Y un transformador adaptador de impedancia


----------



## Fogonazo (Ago 14, 2016)

SSTC dijo:


> Y un transformador adaptador de impedancia



Factible *SI*, conveniente 

Se puede emplear un transformador de alimentación con salida 24-0-24Vca empleando solo el secundario a modo de autotransformador.

Yo realicé estos "Injertos"  con resultado muy aceptable pero el resultado depende de la calidad del transformador.


----------



## SKYFALL (Ago 14, 2016)

Fogonazo dijo:


> La potencia del parlante es la misma, pero el amplificador deberá entregar el doble de tensión como para lograr igual SPL.

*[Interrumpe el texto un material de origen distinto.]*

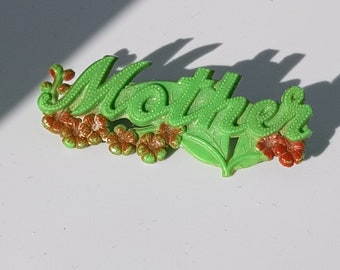 "Vintage Celluloid Brooch with ""Mother"" and Flowers. Mothers Day Gift. Green Celluloid Pin c1930s"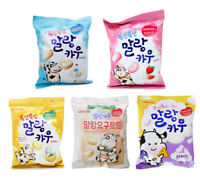 Korean LOTTE MALLANG COW 158g, Milk Strawberry Banana Yogurt Blueberry Cheese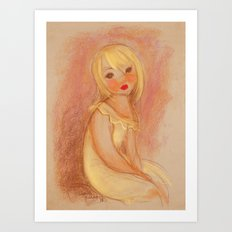 Matisse in Yellow Art Print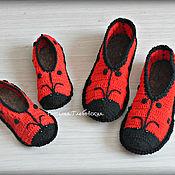 Обувь ручной работы handmade. Livemaster - original item Slippers-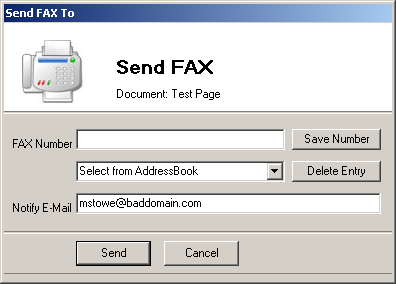 FAX SEND FROM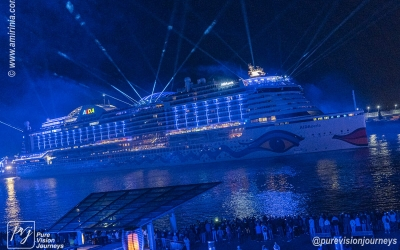 Cruise Days_0031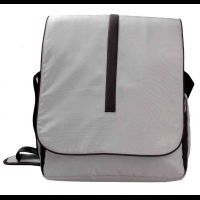 "UrbanLife Bag for MacBook & Netbook 13,1"" gray+(bk)"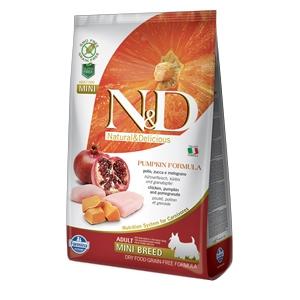 Natural & Delicious Pumpkin Grain Free Adult Mini con Pollo, Zucca e Melograno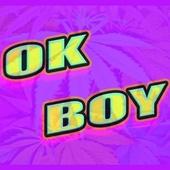 OKBoi
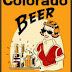 Colorado Beer News 030813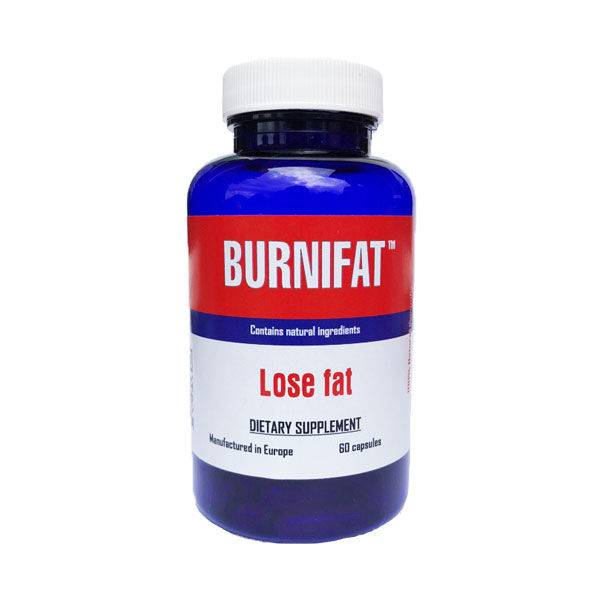 Burnifat 60 Capsules Weight Loss And Dietary Supplement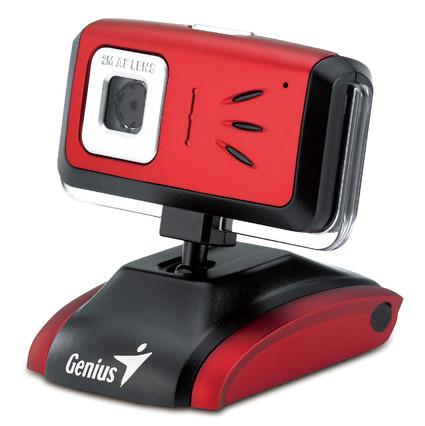 Genius 2.0 Megapixel Autofocus Webcam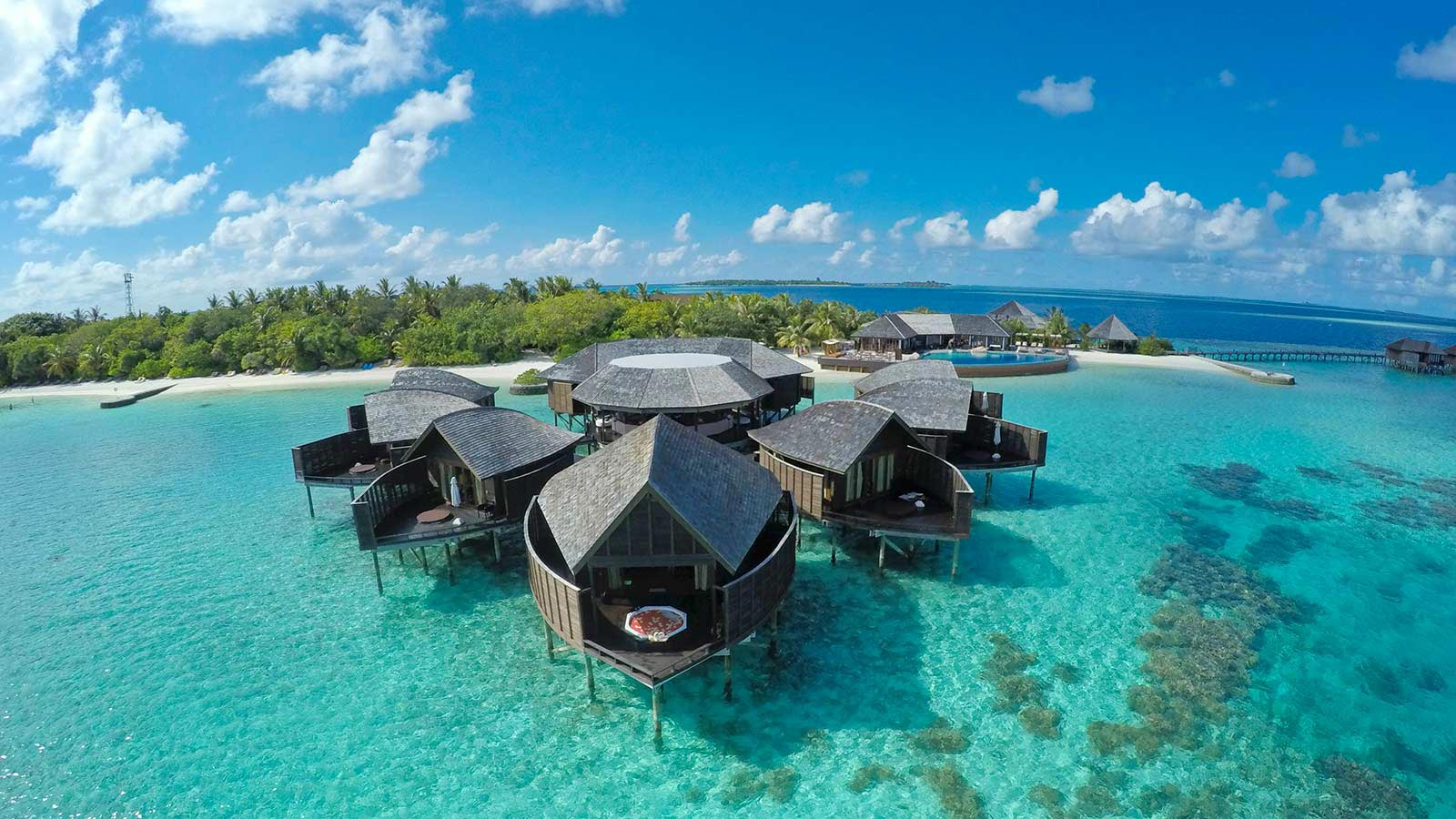 Maldives Spa Resort Lily Beach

Ah ya veo porque alguna vez hice eso y pensaba que la potencia se reducia a la mitad, evidentemente es notorio que se reduce la figura SPL haciendolo y el sacrificado es el amplificador.

Gracias por la aclaración.


----------



## zivo0 (Ago 14, 2016)

Fogonazo dijo:


> Cambiar la impedancia de un altavoz significa cambiar su bobina y esto significa "Grandes riesgos" de estropear el parlante.
> 
> Publica datos de tu amplificador.



Es un Organge Micro terrror de 20 watts híbrido con un pre-amplificador de bulbo y para la etapa de potencia transistores, necesita una impedancia de acople mínimo a 8 ohms 



Leí todas sus respuestas muchas gracias y ahora la pregunta del millón. ¿Qué me recomiendan hacer? Tengo un amplificador para guitarra de 20 watts híbrido con un pre-amplificador de bulbo y para la etapa de potencia transistores que se acopla con un altavoz de 8 ohms de impedancia, el altavoz que tengo (tenía porque ya lo desarmé jeje...) era de 4 ohms, la pregunta aquí es ¿Lo encono de nuevo con una bobina de 8 ohms, comrpo otro altavoz y de ser así qué especifiaciones me recomendarían? tiene que ser de 12'' ya que mi bafle o gabinete está diseñado para eso. De verdad muchas gracias me están ayudando bastante.


----------



## Fogonazo (Ago 14, 2016)

Lo mejor sería colocar 2 altavoces "Idénticos" en serie 
Emplear un transformador de fuente de alimentación como adaptador  es descabellado

A mi gusto la peor opción es cambiar la bobina del parlante.


----------



## SKYFALL (Ago 14, 2016)

Por lo general es lo que se debe hacer, con la ventaja que se suman las capacidades de manejo de potencia resultando en un altavoz de 8 Ohms y 120 W, claro si se habla de 2 de 4 Ohms a 60 W


----------



## Don Plaquetin (Ago 14, 2016)

Si el amplificador es muy bueno y suena bien y una caja te alcanza y te dedicas mucho mas a la música que a la electrónica, lleva el parlante a una casa de venta y comprate uno parecido al que tengas de 8 ohm véndelo y tendrás la diferencia.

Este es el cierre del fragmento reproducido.